= Tasks for this exercise =
1 > Check each statement against the passage on the Ramayana: (a) Rama is the oldest of King Dasaratha's four princes; (b) the twins Lakshmana and Shatrughna are most closely bonded to each other; (c) Kaikeyi is King Dasaratha's most favored queen. Answer yes or no for each, quoting the words of the passage that decide it.
2 > Summarize the passage on the Ramayana in two sentences.

-- BEGIN Passage --

Monday, February 1, 2021

Moral Values and Virtues in Ramayana

 Ramayana, literally ‘The History of Rama’, is revered as a holy scripture by some people while the others consider it as a mere literary work that boisterously depicts heroism and eventually deifies an imaginary character called ‘Rama’- the principal character of the epic.


Whether or not one regards the epic of Ramayana as a holy scripture, it does convey innumerable moral values and virtues.  If a human being imbibes and adopts those moral values and virtues, it would certainly make him/her unique and above board. So, now let us temporarily set aside our personal opinions on Ramayana and discuss those moral values and virtues that are worth imbibing and adopting in our daily lives.


Rama is introduced in the epic as the oldest of the four Kshatriya Princes born to King Dhasaratha of Ayodhya through his first Queen Kausalya.  Kaikeyi, the second Queen of King Dasaratha bore him Bharatha and Sumithra, the third and the most favourite Queen of King Dhasaratha bore him the twins, Lakshmana and Shatrughna. 


The most peculiar thing that is ubiquitous in the epic of Ramayana is the depiction of the impeccable love between the step siblings.  Lakshmana and Shatrughna, albeit twins, share a unique, inseparable bonding with their step siblings, rather than the one between them.  Lakshmana is inseparable from Rama.  So is Shatrughna from Bharatha.  This very pristine love between the two pairs of step siblings conveys one of the highest human virtues, which is, the selflessness.  Selflessness, by itself, is believed to be one of the manifestations of Divinity.


As Dhasaratha becomes old, he decides to make Rama as his successor to the throne of Ayodhya.  Rama, the unadulterated, infallible Prince of King Dhasaratha was loved and adored by every subject of the kingdom.  The news of Rama’s impending crowning kicked off exuberance in the entire kingdom.  Just on the eve of his crowning amidst exuberance in the entire kingdom, Rama is being informed with a heavy heart by his father Dasaratha, in order to keep up two of the promises that he had earlier made to his second Queen, Kaikayei, that Rama has to abdicate his Princely life and lead the life of an ascetic for the next fourteen years in a forest.  Also, Rama is informed that Bharatha, the son of Kaikeyi, will become the successor of Dasaratha.

-- END Passage --
-- BEGIN Recorded data --

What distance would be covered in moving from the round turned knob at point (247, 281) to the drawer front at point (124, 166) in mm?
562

-- END Recorded data --

= Written answers =
1 >
(a) Yes: "Rama is introduced in the epic as the oldest of the four Kshatriya Princes born to King Dhasaratha of Ayodhya through his first Queen Kausalya."
(b) No: "Lakshmana and Shatrughna, albeit twins, share a unique, inseparable bonding with their step siblings, rather than the one between them."
(c) No: "Sumithra, the third and the most favourite Queen of King Dhasaratha bore him the twins, Lakshmana and Shatrughna."

2 > Whether or not it is regarded as holy scripture, the Ramayana conveys many moral values and virtues, among them the selflessness seen in the love between the step siblings Lakshmana and Rama, and Shatrughna and Bharatha. On the eve of Rama's crowning, Dasaratha tells him that, to keep two promises made to Kaikeyi, Rama must live as an ascetic in a forest for fourteen years, and Bharatha will become the successor.